Forse il solo elemento che un
ventenne potrebbe apprezzare è questo bandire il tempo. Non esiste passato o
futuro, c’è forse un eterno presente, che è quello che viviamo. Che, come un
pendolo, ci porta qua e là, riportandoci sempre, ed è questo il suggerimento
che direi di cogliere, verso noi stessi. Per gustare il libro, quindi, bisogna
mollare qualche freno, sganciarsi un po’ dalla pesantezza del nostro essere, e
far viaggiare la fantasia. Il tentativo della scrittrice inglese, tuttavia, non
mi ha convinto fino in fondo. Troppe e troppo intriganti le metafore, i salti,
anche le capriole. Tutto sembra da un lato ribadire un vezzo che trovo
deleterio negli scrittori moderni. Quanto sono bravo, vediamo se riesci a
seguire i miei voli pindarici. Per questo, a volte, preferisco tornare ad un
ruvido presente, magari chiazzato di giallo, come sanno bene i miei
appassionati, seppur pochi, estimatori.
Allora, veniamo quindi a noi,
a queste ciliegie, che per la maggior parte del tempo ci fanno vivere la
vicenda ai tempi di Cromwell. Dato poi che noi non siamo inglesi, un po’ di
fatica abbiamo a seguirne le trame nascoste, che la storia inglese non è pane
di tutti i giorni per me. Una vicenda quindi che si snoda, principalmente, poco
dopo la metà del 1600, tra le vicende della rivolta di Cromwell appunto (circa
1658) e la grande peste di Londra (che fece 75.000 morti intorno al 1665).

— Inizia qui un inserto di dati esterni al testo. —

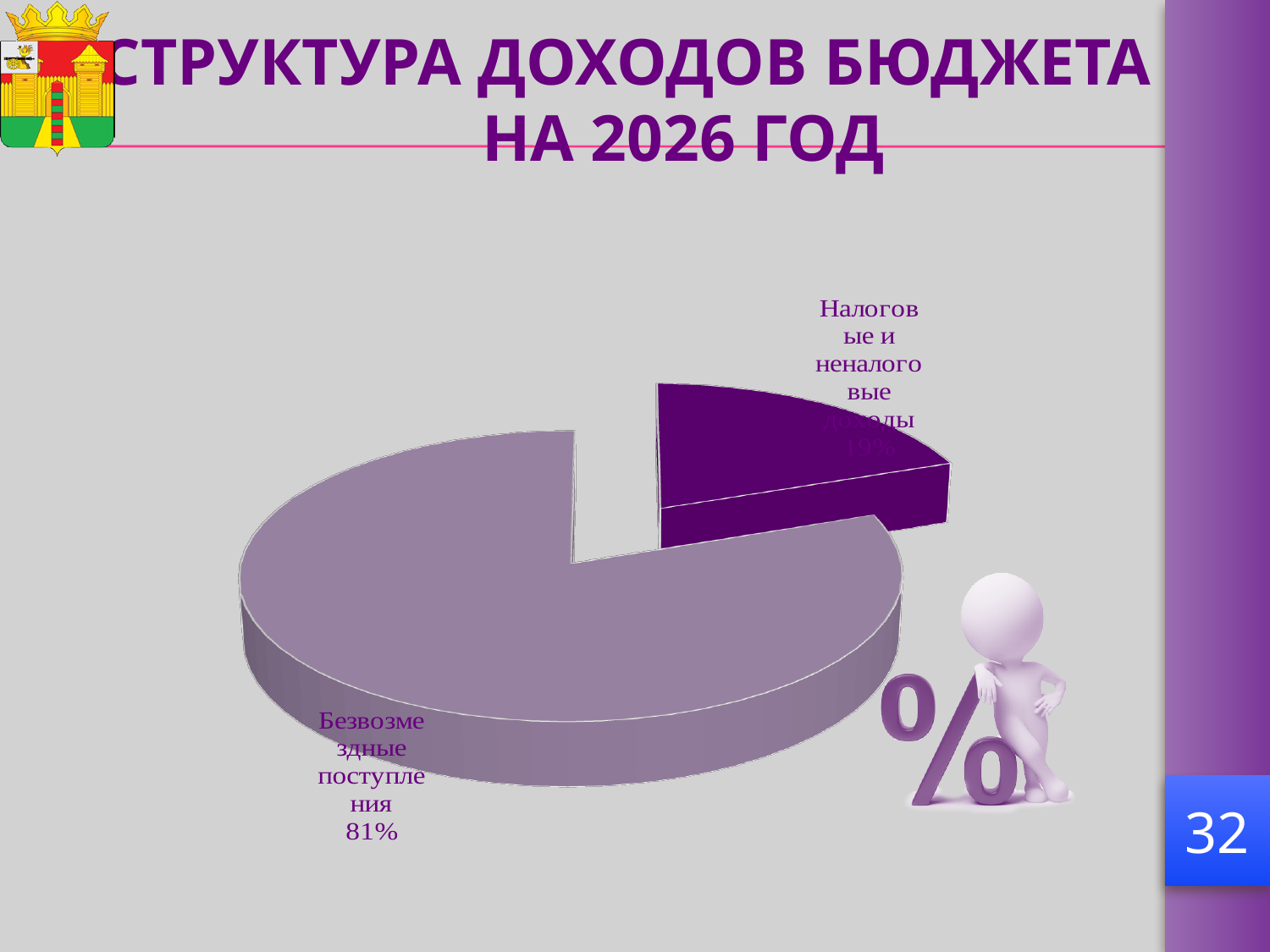
Which slice of the pie chart is pulled out (exploded) from the rest of the pie? Налоговые и неналоговые доходы What share of the pie is labelled "Налоговые и неналоговые доходы"? 19% Which is larger: the share for "Безвозмездные поступления" or the share for "Налоговые и неналоговые доходы"? Безвозмездные поступления Is the share for "Безвозмездные поступления" greater or less than 50%? greater What is the title of the slide containing the pie chart? СТРУКТУРА ДОХОДОВ БЮДЖЕТА НА 2026 ГОД Which slice of the pie chart is the smallest? Налоговые и неналоговые доходы What kind of chart is shown on the slide? Pie chart What is the difference in percentage points between the "Безвозмездные поступления" slice and the "Налоговые и неналоговые доходы" slice? 62 percentage points Which slice of the pie chart is the largest? Безвозмездные поступления How many slices does the pie chart have? 2 What share of the pie is labelled "Безвозмездные поступления"? 81%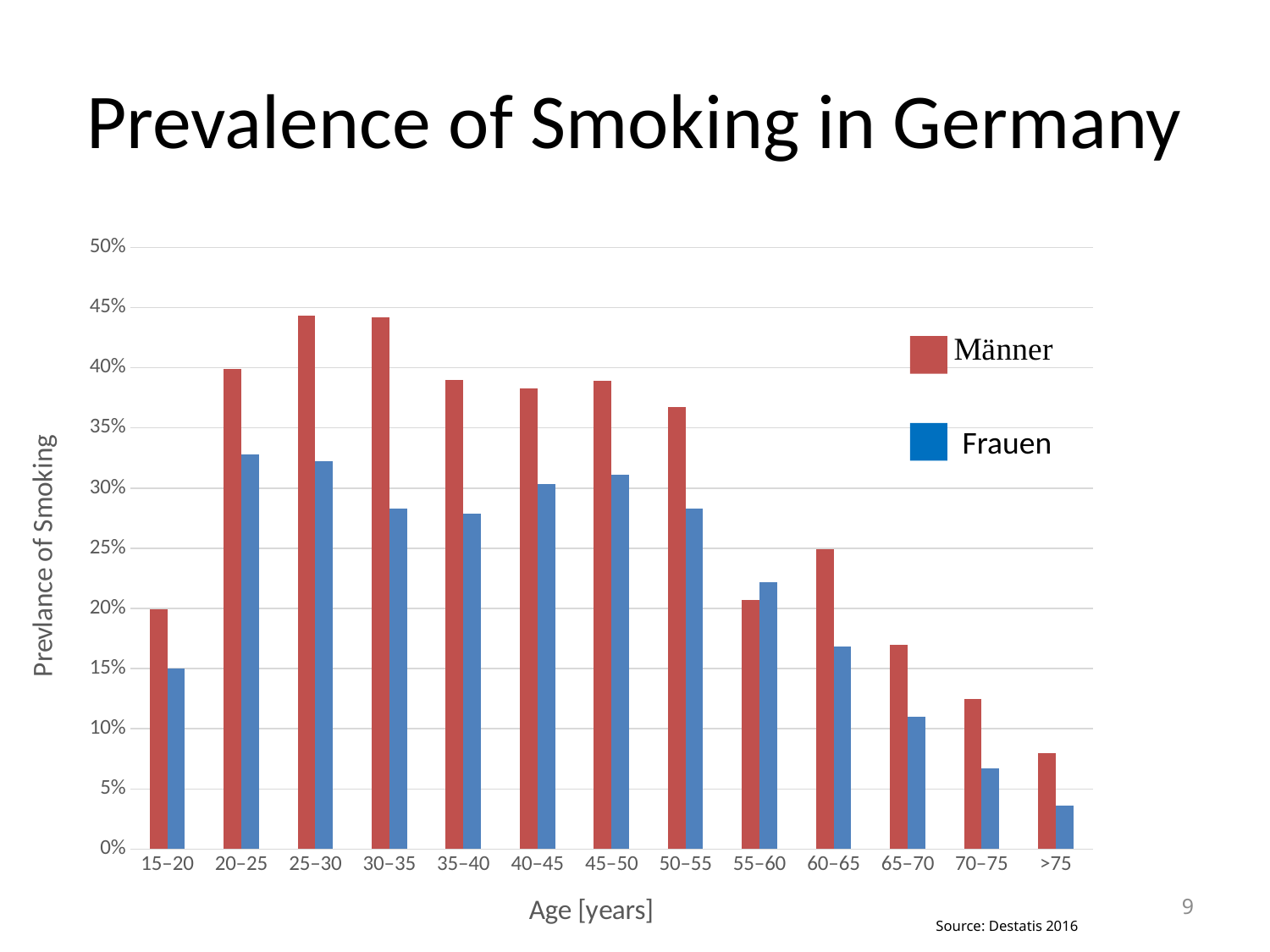
Do the Männer values rise or fall from the 50–55 age group to the >75 age group? fall In the 20–25 age group, which series has the larger value, Männer or Frauen? Männer How many series does the legend list? 2 Is the value for Frauen in the 60–65 age group greater or less than 20%? less Which age group has the lowest value for Frauen? >75 Which age group has the lowest value for Männer? >75 How many age categories are shown on the x axis? 13 Is the value for Frauen in the >75 age group greater or less than 5%? less What are the two entries in the legend? Männer and Frauen What kind of chart is shown on the slide? bar chart Is the value for Männer in the 25–30 age group greater or less than 40%? greater In the 55–60 age group, which series has the larger value, Männer or Frauen? Frauen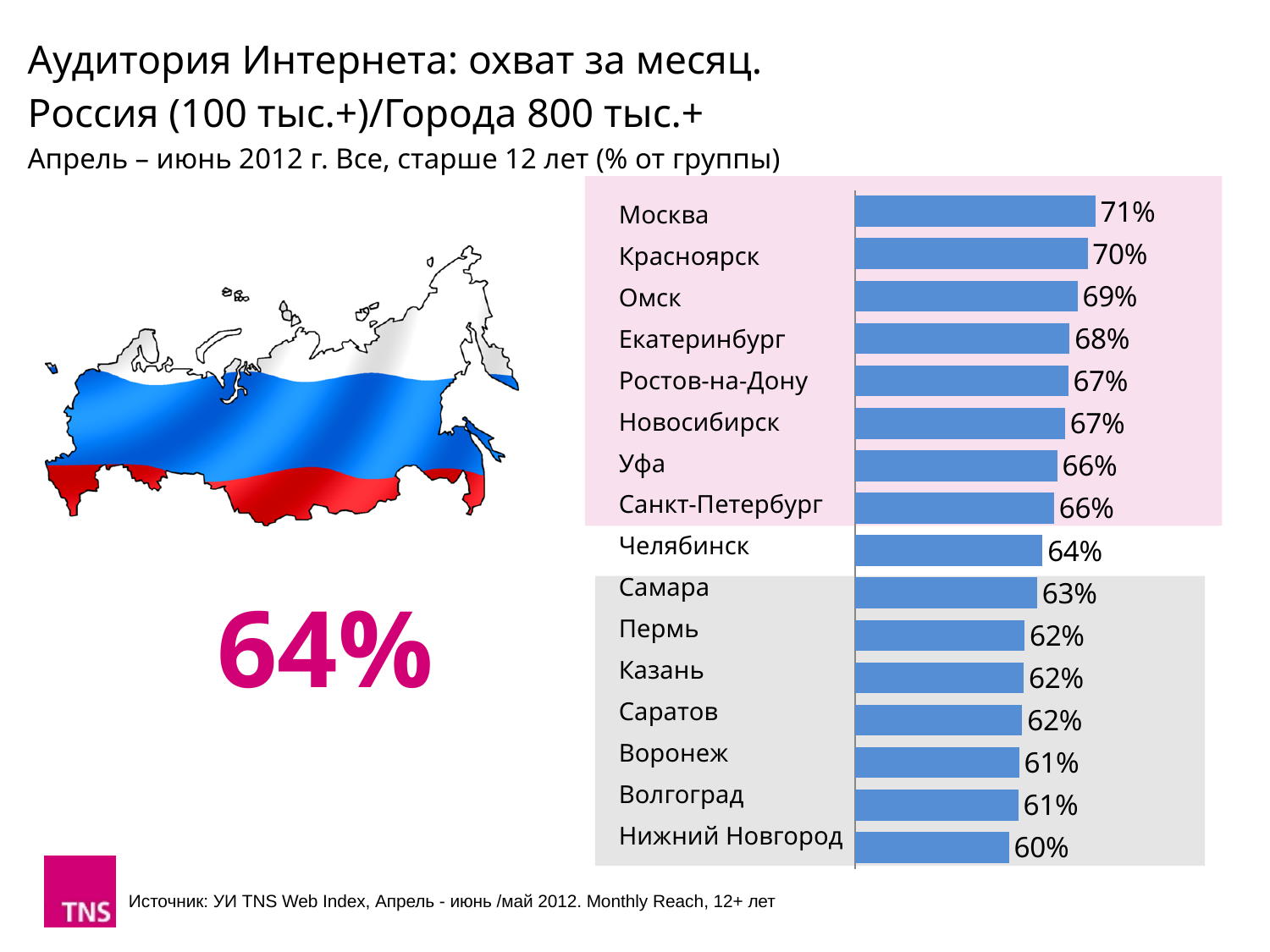
What is the value for Екатеринбург? 68% What is the difference between the values for Омск and Пермь? 7% What is the value for Нижний Новгород? 60% How many cities are shown in the chart? 16 What is the difference between the values for Москва and Нижний Новгород? 11% Which city has the lowest value? Нижний Новгород Which is larger, the value for Красноярск or the value for Самара? Красноярск What large percentage is printed below the map of Russia on the left of the slide? 64% What is the value for Москва? 71% Which city has the highest value? Москва What is the value for Челябинск? 64% What kind of chart is shown on the slide? bar chart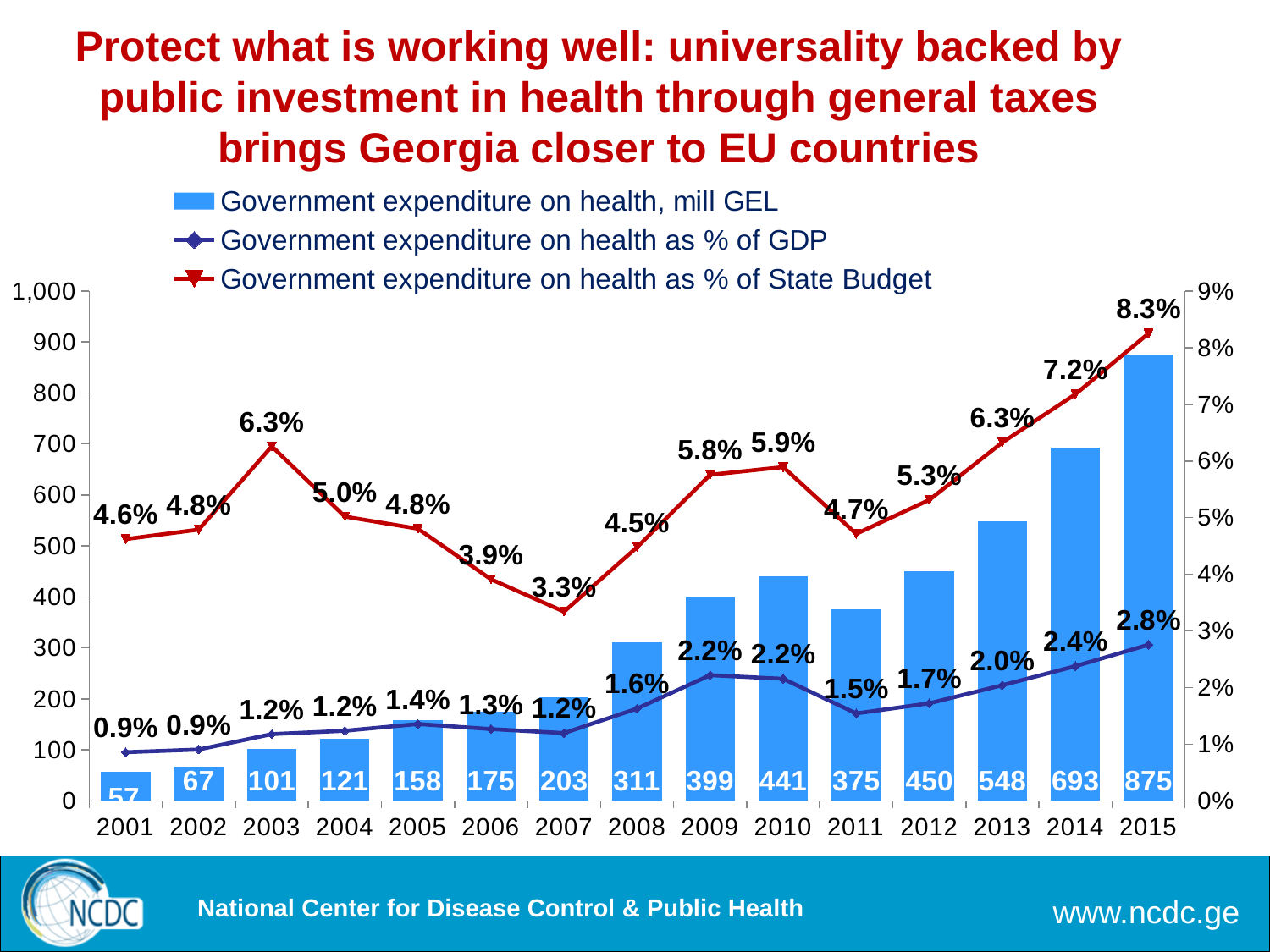
Which series is plotted with the red line? Government expenditure on health as % of State Budget What was government expenditure on health in mill GEL in 2015? 875 In which year was government expenditure on health as % of State Budget highest? 2015 Does government expenditure on health as % of GDP rise or fall from 2011 to 2015? Rise Which year had higher government expenditure on health in mill GEL, 2010 or 2011? 2010 What kind of chart is used for the government expenditure on health in mill GEL series? Bar chart What was government expenditure on health as % of State Budget in 2007? 3.3% In which year was government expenditure on health in mill GEL lowest? 2001 What was government expenditure on health as % of GDP in 2009? 2.2% How many years are shown on the x axis? 15 What is the difference in government expenditure on health in mill GEL between 2015 and 2014? 182 How many series does the legend list? 3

Almeno è così che l’autrice ci porta a leggere.
Ed in quel tempo vediamo
snodarsi la storia di Jordan e di sua madre. Una donna enorme, allevatrice di
cani, che salva un bimbo dalle acque del Tamigi (tipo Mosè salvato dalle acque)
e lo chiama Jordan (cioè Giordano). Vediamo Jordan crescere, vediamo la madre
adottiva fare mille attività, raccontarci mille episodi, anche truculenti, del
suo essere enorme. Vediamo infine Jordan trovare una propria strada, prima come
aiuto del giardiniere del Re. Poi, il Re deposto, ed altre vicende inglesi che
non vi sto a narrare, Jordan che parte su di una nave. Per tornare alla madre
solo in morte di quest’ultima.
Storia nella storia, c’è la
vicenda della ballerina e delle sue sorelle. Che Jordan vede (o sogna) di una
fantastica ballerina. La cercherà per tutto il mondo e per tutte le isole del
mondo. Veniamo così a conoscere la storia fantastica delle dodici principesse.
Che ogni notte fuggono dal loro letto per visitare una città sospesa in cielo.
Che vengono scoperte e date in moglie a dodici fratelli. Vediamo anche come
ognuna, a proprio modo, effettuerà una truculenta vendetta. Solo una però fugge
prima del matrimonio, vola su di una fune e non farà più ritorno. Anche quando
Jordan, innamorato, la cercherà ovunque.
Facile la metafora di una fuga
dai propri ruoli verso un’autentica libertà non solo di facciata. Poi nel
finale, l’autrice ci spiazza ancora, portandoci ad una storia del presente
(almeno del presente della scrittura). Dove ritroviamo, e senza troppa difficoltà
riconosciamo, tutti i personaggi della storia. Qui il cerchio si chiude. Qui la
storia, almeno per la scrittrice, dovrebbe avere un senso.
Il passato è un presente
traslato. Noi siamo qui ed ora, e le nostre vicende possono collocarsi ovunque
nel tempo. Anche nel futuro delle dodici sorelle. Anche, e soprattutto, nel
ruolo immaginario della ballerina. Dobbiamo seguire i nostri sogni, senza
condizionamenti. Dobbiamo essere noi stessi, sia se siamo sognatori come
Jordan. Sia se siamo enormi e sgraziati come la madre adottiva. Ci dice,
infine, che è anche l’amore (ed ovvio che l’amore e l’immaginazione vanno
sempre a braccetto) che ricongiunge luoghi e persone. L’amore opera miracoli.
L’amore ed il viaggio. Come non essere d’accordo? Sembra quasi che si parli di
me. Purtroppo, la scrittura non rende felice questo viaggio tra le pagine. Mi
sono appassionato all’idea. Mi ha sconcertato e raffreddato la sua
realizzazione. Allora, bando alla scrittura, e largo all’amore. Con tutto
quello che ne consegue.
Conclusioni
Come dicevo nel corpo delle
scritture, avrei meglio visto qualche epigono del giovane Holden. Ma soprattutto
avrei messo al posto d’onore Paul Nizan che comincia il suo bellissimo “ADEN,
ARABIA”, con le seguenti bellissime parole: "Avevo vent'anni. Non
permetterò a nessuno di dire che questo è il periodo migliore della vita".